* What is required *
Write out, from the entries below, exactly the lines that run between the lines holding "Tanzania, site I06, 2013-10-19" and "young present: 0%", inclusive, and stop there.
━━━━━ Provided data ━━━━━
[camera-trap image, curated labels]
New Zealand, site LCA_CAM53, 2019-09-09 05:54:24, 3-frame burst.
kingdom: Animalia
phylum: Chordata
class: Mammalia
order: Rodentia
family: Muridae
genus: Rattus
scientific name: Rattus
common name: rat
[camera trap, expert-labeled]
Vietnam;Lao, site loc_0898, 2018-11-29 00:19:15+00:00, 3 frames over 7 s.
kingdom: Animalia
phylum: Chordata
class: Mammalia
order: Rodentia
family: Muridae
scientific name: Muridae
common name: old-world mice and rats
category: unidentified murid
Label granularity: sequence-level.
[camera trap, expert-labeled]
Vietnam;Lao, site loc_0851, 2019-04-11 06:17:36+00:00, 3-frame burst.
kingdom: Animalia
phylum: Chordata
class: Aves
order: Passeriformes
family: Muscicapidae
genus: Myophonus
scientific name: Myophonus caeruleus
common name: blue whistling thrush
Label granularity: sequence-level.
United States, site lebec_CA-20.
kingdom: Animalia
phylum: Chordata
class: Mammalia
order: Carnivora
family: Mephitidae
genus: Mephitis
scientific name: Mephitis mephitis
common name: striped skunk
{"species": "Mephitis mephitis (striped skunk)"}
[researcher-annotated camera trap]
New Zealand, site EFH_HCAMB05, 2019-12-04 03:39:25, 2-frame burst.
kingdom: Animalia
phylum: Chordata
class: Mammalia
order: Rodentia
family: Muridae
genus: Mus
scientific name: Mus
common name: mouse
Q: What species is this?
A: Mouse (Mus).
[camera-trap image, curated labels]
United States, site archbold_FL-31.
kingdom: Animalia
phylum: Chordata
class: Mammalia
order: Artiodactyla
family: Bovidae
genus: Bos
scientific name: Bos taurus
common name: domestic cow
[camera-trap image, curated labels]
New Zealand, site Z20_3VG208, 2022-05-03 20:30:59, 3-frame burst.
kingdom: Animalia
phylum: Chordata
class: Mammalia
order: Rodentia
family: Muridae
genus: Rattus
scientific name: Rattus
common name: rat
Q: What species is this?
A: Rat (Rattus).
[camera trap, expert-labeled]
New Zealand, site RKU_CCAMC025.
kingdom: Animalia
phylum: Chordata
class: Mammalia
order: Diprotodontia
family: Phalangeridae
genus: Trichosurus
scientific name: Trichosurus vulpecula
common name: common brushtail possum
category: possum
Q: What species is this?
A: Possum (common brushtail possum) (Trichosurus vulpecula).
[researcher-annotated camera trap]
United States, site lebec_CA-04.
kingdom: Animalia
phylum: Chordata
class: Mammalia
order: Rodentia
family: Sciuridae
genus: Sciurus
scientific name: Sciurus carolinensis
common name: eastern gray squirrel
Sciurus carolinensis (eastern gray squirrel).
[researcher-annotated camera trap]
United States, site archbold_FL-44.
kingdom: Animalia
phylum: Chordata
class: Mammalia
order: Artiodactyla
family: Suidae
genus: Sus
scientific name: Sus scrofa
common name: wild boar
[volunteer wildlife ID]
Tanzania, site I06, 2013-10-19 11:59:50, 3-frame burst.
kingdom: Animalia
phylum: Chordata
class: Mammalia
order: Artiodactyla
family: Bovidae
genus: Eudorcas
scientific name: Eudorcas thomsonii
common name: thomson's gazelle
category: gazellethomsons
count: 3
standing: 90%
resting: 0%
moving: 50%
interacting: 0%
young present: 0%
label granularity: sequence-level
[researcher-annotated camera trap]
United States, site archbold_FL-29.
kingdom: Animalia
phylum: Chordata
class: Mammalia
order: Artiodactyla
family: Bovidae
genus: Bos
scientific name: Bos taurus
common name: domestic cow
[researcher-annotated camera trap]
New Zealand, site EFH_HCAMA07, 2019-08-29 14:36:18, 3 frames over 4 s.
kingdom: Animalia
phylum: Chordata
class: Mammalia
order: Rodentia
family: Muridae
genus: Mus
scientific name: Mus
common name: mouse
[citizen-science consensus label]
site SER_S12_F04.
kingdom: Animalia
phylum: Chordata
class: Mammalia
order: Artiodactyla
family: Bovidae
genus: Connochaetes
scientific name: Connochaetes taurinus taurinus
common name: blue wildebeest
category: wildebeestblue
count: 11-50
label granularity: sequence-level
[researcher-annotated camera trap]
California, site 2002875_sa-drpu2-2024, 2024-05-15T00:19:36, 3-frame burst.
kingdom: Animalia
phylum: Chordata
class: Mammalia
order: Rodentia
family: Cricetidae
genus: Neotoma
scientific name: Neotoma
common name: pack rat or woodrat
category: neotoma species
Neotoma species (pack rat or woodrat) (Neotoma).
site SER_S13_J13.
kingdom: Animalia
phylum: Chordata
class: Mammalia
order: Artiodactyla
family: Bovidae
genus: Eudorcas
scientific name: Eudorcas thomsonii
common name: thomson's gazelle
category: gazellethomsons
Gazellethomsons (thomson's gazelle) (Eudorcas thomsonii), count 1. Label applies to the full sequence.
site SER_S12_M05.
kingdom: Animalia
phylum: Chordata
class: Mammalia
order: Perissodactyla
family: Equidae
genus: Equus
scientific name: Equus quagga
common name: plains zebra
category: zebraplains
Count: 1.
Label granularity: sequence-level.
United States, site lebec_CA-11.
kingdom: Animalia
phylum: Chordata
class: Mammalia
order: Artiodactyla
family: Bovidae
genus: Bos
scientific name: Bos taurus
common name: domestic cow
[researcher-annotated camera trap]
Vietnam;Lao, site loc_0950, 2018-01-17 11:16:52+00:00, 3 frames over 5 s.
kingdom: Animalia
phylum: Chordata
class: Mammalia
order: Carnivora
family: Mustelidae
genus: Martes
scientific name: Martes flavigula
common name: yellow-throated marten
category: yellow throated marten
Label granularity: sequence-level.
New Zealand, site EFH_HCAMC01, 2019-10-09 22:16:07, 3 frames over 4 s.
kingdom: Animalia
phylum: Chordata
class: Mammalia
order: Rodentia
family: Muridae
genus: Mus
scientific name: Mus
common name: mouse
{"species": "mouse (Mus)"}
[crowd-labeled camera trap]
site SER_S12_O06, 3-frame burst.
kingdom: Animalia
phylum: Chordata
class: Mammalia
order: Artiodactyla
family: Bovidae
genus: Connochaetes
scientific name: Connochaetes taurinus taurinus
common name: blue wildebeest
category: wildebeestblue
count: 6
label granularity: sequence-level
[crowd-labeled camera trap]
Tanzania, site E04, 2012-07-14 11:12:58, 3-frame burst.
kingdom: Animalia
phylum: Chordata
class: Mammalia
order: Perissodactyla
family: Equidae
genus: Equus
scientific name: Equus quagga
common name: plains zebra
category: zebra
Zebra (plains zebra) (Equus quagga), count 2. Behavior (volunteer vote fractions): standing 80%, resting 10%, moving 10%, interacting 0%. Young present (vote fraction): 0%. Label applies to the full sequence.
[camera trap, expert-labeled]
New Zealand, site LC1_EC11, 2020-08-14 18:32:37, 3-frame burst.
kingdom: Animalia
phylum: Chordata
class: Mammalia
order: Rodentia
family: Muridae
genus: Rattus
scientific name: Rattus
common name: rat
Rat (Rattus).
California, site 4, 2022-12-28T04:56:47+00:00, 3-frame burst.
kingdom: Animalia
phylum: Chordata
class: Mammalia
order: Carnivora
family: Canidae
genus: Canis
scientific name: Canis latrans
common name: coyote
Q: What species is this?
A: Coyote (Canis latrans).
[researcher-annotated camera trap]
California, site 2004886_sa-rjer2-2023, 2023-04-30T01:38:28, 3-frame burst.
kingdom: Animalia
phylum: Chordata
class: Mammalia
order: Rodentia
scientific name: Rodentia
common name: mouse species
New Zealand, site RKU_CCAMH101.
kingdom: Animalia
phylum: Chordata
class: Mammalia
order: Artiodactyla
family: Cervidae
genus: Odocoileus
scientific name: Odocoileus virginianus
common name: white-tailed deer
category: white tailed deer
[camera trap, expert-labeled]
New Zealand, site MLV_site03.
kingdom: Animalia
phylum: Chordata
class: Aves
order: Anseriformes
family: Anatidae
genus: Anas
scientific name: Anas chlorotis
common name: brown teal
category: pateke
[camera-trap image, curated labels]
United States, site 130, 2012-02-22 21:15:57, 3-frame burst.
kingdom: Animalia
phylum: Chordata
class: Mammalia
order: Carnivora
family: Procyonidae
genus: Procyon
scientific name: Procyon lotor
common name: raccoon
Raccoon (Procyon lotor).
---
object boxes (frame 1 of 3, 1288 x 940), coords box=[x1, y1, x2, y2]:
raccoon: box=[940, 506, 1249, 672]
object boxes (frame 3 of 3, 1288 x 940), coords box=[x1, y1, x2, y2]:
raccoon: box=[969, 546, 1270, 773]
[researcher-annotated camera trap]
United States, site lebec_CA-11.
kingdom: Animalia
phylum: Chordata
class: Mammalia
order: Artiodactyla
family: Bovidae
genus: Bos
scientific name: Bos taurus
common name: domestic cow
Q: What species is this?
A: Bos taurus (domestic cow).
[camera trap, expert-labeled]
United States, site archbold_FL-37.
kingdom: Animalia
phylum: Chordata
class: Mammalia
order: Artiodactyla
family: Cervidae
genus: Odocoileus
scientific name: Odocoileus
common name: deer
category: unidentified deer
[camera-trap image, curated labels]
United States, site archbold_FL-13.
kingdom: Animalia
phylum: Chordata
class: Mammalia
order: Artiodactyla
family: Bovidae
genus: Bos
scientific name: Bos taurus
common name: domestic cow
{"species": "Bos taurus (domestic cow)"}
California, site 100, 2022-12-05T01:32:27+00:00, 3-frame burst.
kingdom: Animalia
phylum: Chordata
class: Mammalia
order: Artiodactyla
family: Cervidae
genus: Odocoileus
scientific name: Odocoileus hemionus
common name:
━━━━━
* Response to this exercise *
Tanzania, site I06, 2013-10-19 11:59:50, 3-frame burst.
kingdom: Animalia
phylum: Chordata
class: Mammalia
order: Artiodactyla
family: Bovidae
genus: Eudorcas
scientific name: Eudorcas thomsonii
common name: thomson's gazelle
category: gazellethomsons
count: 3
standing: 90%
resting: 0%
moving: 50%
interacting: 0%
young present: 0%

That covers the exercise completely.